>> Start Records for the exercise

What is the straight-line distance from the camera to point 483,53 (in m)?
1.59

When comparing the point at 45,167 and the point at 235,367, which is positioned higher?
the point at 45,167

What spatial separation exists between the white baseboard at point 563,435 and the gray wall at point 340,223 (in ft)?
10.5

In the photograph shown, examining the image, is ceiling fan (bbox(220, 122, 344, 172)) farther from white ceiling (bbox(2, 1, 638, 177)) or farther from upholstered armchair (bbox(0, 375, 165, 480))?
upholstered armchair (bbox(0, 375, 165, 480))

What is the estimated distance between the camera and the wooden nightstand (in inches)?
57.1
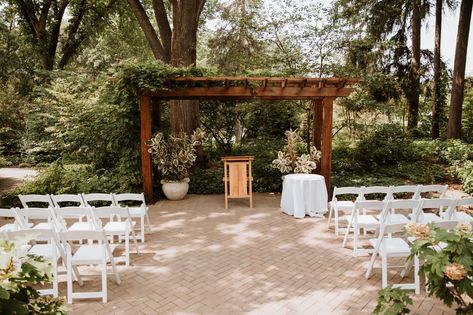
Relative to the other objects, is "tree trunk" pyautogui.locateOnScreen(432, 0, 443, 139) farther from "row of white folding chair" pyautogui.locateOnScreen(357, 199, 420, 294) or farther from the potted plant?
"row of white folding chair" pyautogui.locateOnScreen(357, 199, 420, 294)

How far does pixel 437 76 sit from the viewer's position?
15.6 metres

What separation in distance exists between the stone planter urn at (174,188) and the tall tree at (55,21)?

>> End Records for the exercise

The request: Please rewrite the listing above with each "camera" changed to "lens" and everything else left as it is, omitting the pictures.

Exercise solution:
What is the straight-line distance from the lens to point 483,53 (in m)?
1.59

When comparing the point at 45,167 and the point at 235,367, which is positioned higher?
the point at 45,167

What spatial separation exists between the white baseboard at point 563,435 and the gray wall at point 340,223 (in ft)?
10.5

In the photograph shown, examining the image, is ceiling fan (bbox(220, 122, 344, 172)) farther from white ceiling (bbox(2, 1, 638, 177)) or farther from upholstered armchair (bbox(0, 375, 165, 480))?
upholstered armchair (bbox(0, 375, 165, 480))

What is the estimated distance between the lens and the wooden nightstand (in inches)?
57.1
Relative to the other objects, is "tree trunk" pyautogui.locateOnScreen(432, 0, 443, 139) farther from "row of white folding chair" pyautogui.locateOnScreen(357, 199, 420, 294) or farther from the potted plant?
"row of white folding chair" pyautogui.locateOnScreen(357, 199, 420, 294)

How far does pixel 437 76 sit from the viewer's position?
15.6 metres

What separation in distance exists between the stone planter urn at (174,188) and the tall tree at (55,21)?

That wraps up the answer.